Copy all of the data below character for character, leaving every line unchanged.

▬▬▬

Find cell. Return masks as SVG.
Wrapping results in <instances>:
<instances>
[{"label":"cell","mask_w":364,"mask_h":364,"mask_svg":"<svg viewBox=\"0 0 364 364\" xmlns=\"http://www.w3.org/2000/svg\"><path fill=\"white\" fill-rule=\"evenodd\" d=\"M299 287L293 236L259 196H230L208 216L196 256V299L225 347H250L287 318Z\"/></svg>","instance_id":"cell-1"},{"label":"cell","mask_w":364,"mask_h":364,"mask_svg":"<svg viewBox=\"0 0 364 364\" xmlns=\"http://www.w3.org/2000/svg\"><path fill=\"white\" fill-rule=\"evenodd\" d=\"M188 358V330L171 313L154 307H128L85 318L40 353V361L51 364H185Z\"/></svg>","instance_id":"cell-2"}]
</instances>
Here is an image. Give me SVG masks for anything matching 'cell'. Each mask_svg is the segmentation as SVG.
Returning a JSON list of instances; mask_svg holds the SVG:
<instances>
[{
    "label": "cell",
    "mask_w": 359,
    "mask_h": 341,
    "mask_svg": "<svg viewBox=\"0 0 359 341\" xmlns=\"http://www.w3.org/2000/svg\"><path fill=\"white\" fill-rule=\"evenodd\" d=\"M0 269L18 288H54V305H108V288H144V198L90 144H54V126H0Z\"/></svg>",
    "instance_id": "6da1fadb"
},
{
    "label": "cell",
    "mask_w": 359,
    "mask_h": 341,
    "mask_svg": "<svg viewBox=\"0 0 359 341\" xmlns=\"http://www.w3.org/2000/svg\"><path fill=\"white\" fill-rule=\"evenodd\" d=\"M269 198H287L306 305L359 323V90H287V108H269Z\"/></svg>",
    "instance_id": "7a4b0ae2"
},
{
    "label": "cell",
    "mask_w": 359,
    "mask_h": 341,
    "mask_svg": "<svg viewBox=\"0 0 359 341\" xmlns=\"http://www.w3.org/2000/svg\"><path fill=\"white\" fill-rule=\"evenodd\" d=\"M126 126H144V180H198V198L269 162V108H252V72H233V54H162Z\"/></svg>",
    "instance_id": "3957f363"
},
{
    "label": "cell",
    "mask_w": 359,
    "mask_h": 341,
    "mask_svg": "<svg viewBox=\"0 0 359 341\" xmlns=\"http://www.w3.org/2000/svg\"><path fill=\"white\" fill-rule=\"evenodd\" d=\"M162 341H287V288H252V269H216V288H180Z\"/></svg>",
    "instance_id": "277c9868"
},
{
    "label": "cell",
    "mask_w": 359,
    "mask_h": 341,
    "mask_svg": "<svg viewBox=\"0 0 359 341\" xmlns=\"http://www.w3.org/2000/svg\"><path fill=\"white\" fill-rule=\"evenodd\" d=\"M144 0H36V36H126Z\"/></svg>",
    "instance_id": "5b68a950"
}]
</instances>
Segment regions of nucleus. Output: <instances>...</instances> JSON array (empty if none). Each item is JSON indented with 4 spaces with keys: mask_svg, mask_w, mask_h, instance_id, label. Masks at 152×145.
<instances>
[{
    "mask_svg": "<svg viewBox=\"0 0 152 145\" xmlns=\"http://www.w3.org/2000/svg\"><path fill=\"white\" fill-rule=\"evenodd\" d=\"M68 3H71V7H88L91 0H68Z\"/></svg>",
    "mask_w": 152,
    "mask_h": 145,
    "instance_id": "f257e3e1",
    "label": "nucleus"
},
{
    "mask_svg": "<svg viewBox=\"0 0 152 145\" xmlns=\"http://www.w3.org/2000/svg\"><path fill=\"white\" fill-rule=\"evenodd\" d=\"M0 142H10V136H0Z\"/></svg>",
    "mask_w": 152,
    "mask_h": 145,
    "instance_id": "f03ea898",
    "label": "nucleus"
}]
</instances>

▬▬▬

## Written solution:
Find cell. Return masks as SVG.
Wrapping results in <instances>:
<instances>
[{"label":"cell","mask_w":364,"mask_h":364,"mask_svg":"<svg viewBox=\"0 0 364 364\" xmlns=\"http://www.w3.org/2000/svg\"><path fill=\"white\" fill-rule=\"evenodd\" d=\"M299 287L293 236L259 196H230L208 216L196 256V299L225 347H250L287 318Z\"/></svg>","instance_id":"cell-1"},{"label":"cell","mask_w":364,"mask_h":364,"mask_svg":"<svg viewBox=\"0 0 364 364\" xmlns=\"http://www.w3.org/2000/svg\"><path fill=\"white\" fill-rule=\"evenodd\" d=\"M188 358V330L171 313L154 307H128L85 318L40 353V361L51 364H185Z\"/></svg>","instance_id":"cell-2"}]
</instances>
Here is an image. Give me SVG masks for anything matching 'cell'. Each mask_svg is the segmentation as SVG.
Returning a JSON list of instances; mask_svg holds the SVG:
<instances>
[{
    "label": "cell",
    "mask_w": 359,
    "mask_h": 341,
    "mask_svg": "<svg viewBox=\"0 0 359 341\" xmlns=\"http://www.w3.org/2000/svg\"><path fill=\"white\" fill-rule=\"evenodd\" d=\"M0 269L18 288H54V305H108V288H144V198L90 144H54V126H0Z\"/></svg>",
    "instance_id": "6da1fadb"
},
{
    "label": "cell",
    "mask_w": 359,
    "mask_h": 341,
    "mask_svg": "<svg viewBox=\"0 0 359 341\" xmlns=\"http://www.w3.org/2000/svg\"><path fill=\"white\" fill-rule=\"evenodd\" d=\"M269 198H287L306 305L359 323V90H287V108H269Z\"/></svg>",
    "instance_id": "7a4b0ae2"
},
{
    "label": "cell",
    "mask_w": 359,
    "mask_h": 341,
    "mask_svg": "<svg viewBox=\"0 0 359 341\" xmlns=\"http://www.w3.org/2000/svg\"><path fill=\"white\" fill-rule=\"evenodd\" d=\"M126 126H144V180H198V198L269 162V108H252V72H233V54H162Z\"/></svg>",
    "instance_id": "3957f363"
},
{
    "label": "cell",
    "mask_w": 359,
    "mask_h": 341,
    "mask_svg": "<svg viewBox=\"0 0 359 341\" xmlns=\"http://www.w3.org/2000/svg\"><path fill=\"white\" fill-rule=\"evenodd\" d=\"M162 341H287V288H252V269H216V288H180Z\"/></svg>",
    "instance_id": "277c9868"
},
{
    "label": "cell",
    "mask_w": 359,
    "mask_h": 341,
    "mask_svg": "<svg viewBox=\"0 0 359 341\" xmlns=\"http://www.w3.org/2000/svg\"><path fill=\"white\" fill-rule=\"evenodd\" d=\"M144 0H36V36H126Z\"/></svg>",
    "instance_id": "5b68a950"
}]
</instances>
Segment regions of nucleus. Output: <instances>...</instances> JSON array (empty if none). Each item is JSON indented with 4 spaces with keys: mask_svg, mask_w, mask_h, instance_id, label. Masks at 152×145.
<instances>
[{
    "mask_svg": "<svg viewBox=\"0 0 152 145\" xmlns=\"http://www.w3.org/2000/svg\"><path fill=\"white\" fill-rule=\"evenodd\" d=\"M68 3H71V7H88L91 0H68Z\"/></svg>",
    "mask_w": 152,
    "mask_h": 145,
    "instance_id": "f257e3e1",
    "label": "nucleus"
},
{
    "mask_svg": "<svg viewBox=\"0 0 152 145\" xmlns=\"http://www.w3.org/2000/svg\"><path fill=\"white\" fill-rule=\"evenodd\" d=\"M0 142H10V136H0Z\"/></svg>",
    "mask_w": 152,
    "mask_h": 145,
    "instance_id": "f03ea898",
    "label": "nucleus"
}]
</instances>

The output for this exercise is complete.